Just in time to move on to phase two, apparently. Which involved fewer cravings, she hoped. But was starting off with a whole lot more drama.
There had never been a possibility that she’d avoid that part. She’d known that, too.
She pulled up at what she assumed was the front door of the grand house and got out of the car.
The drive had been beautiful, but as she stood there, breathing in the scent of a late September summer as it spilled over Catalonia, Spain, she felt the beauty of it all seem to…
take her over. There had been signs of harvest all around as she’d driven through the region.

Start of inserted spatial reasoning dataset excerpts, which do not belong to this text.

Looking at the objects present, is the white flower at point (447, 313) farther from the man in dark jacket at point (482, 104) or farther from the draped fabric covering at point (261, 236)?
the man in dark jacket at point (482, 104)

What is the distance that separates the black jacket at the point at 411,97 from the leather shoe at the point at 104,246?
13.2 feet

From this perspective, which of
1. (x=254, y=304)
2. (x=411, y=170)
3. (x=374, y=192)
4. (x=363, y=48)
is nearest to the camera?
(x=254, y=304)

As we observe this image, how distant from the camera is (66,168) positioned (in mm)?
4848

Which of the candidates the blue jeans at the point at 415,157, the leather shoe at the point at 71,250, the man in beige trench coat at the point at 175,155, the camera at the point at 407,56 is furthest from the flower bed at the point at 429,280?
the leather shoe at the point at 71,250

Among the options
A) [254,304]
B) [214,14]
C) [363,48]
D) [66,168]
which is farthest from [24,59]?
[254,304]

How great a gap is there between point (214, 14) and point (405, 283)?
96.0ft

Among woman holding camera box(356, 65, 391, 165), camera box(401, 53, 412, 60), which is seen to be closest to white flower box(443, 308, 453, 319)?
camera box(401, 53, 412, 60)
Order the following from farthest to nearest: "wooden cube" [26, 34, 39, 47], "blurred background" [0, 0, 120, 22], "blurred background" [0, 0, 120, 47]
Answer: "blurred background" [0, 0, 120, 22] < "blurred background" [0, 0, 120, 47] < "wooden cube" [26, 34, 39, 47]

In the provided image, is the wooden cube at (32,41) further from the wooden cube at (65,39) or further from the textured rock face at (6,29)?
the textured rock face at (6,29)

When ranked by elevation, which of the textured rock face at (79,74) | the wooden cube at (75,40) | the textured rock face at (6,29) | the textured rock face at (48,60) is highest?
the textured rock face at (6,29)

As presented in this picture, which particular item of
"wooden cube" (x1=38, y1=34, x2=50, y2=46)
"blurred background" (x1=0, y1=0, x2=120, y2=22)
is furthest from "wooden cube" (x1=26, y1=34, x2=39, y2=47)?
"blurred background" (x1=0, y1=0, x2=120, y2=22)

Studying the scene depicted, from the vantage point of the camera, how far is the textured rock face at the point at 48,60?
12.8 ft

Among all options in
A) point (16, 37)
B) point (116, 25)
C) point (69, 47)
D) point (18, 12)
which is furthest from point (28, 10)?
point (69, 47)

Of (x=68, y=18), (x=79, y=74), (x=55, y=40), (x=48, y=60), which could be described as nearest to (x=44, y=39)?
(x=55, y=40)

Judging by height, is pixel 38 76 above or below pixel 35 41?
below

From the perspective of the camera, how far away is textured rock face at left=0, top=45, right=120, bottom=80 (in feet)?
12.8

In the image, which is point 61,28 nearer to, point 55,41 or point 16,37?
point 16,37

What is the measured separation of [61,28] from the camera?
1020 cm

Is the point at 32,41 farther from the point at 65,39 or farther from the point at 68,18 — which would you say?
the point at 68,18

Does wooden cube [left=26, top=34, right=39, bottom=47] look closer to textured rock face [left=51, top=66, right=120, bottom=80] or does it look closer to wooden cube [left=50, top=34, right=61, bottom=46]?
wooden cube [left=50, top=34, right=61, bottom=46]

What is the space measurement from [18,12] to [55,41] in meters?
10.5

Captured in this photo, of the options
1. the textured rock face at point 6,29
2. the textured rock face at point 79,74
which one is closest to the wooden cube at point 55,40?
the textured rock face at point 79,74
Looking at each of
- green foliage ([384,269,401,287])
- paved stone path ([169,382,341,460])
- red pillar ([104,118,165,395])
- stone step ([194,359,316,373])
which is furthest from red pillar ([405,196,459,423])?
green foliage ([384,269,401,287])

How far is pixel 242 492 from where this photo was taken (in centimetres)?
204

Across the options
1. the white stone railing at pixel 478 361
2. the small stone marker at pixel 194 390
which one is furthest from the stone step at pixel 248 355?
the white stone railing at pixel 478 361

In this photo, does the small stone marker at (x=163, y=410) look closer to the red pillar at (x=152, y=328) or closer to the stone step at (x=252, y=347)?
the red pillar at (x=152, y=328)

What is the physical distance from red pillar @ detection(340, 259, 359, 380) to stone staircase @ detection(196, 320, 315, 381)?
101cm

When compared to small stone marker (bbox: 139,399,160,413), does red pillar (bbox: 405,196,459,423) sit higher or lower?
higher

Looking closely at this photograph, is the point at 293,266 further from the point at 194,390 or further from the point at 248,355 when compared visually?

The sky was so blue it ached, but the weather was mild and pleasant.
It was tempting to relax, to imagine the worst was over. That she was safe now.
But when she closed the car door and turned toward the house itself, she froze.
Because he was standing there.
For a wild moment or two, she had the distinct impression that for the first time in her life, she might actually faint.
It was as if the earth and the sky kept changing places, but she realized it was in her head. Because he stayed exactly where he was.
He was none other than Pau Calixto. One of the wealthiest and most formidable men in Spain, and likely the world. Though she rather thought that was the least interesting thing about him.
The trouble with Pau was that he stole all the light from the sky and the sun as if it was his by right. And then kept it—because it was as if it all simmered there, beneath his skin, like a warning and an invitation at once.
She found herself breathless, and not for the first time.
He was very tall, with dark hair and fathomless dark eyes, and every part of him was lean and hard and commanding. His shoulders were broad and his hips were narrow and when she thought of him she always imagined him in a crisp, bespoke suit made in some or other dark fabric.
Even though today he wore only a pair of trousers and the sort of T-shirt that looked casual and likely rivaled the cost of the vehicle she was driving.
He did casual clothing as effortlessly as he did business attire.
Leontina hadn’t known that before now. It seemed a critical oversight on her part, because now there was no pretending that he didn’t have one of the finest male forms she had ever beheld—and she had made a study of the male form, in fact. As a part of her education.
Surely that was what the internet was for, even in a mean old man’s drafty castle.
But she looked up again and had to admit that despite the triumph of muscle and sinew that made him into something like art, it was his face that seemed to stake a claim deep within her. That stern, forbidding, uncompromising face.
She was already breathless, but that face made it worse.
Those dark eyes of his looked black from a distance but she knew, close up, that they contained threads of gold and the hint of green.
He had a nose that made her think of predatory things—raptors, perhaps.
Or great hawks. His mouth was stern and unsmiling, but the trouble was, she knew what he could do with it.
It felt like minimizing him to say that he was beautiful, because a word like that could not begin to contain him or describe him. It was too…soft.
When everything about this man was hard. Looking at him felt the way she imagined it would feel to be a bit of coal crushed down into diamonds.
And yet, just like on the day of her brother’s wedding, she couldn’t bring herself to look away from him.
Pau Calixto, the man who had ruined her father, according to the whispers in the cellars. The man who was in cahoots with her surprisingly devious brother, a shock to all, but especially to Umberto, who had imagined he was making a deal with Pau himself.
Pau Calixto, the man who was, though he didn’t know it yet, the father of her baby.
Leontina forced herself to smile. She wished, suddenly, that she’d thought to pack something a little bit more elegant than the shapeless, serviceable dress she’d been wearing since leaving Tuscany.
But she couldn’t do anything about that. There was only this.
Her exit strategy whether he liked it or not.
“Hello, Pau,” she said, not exactly brightly. Though not, perhaps, as measured as she might have liked, either. “You might want to brace yourself. I’m afraid I’ve come with some potentially difficult news.”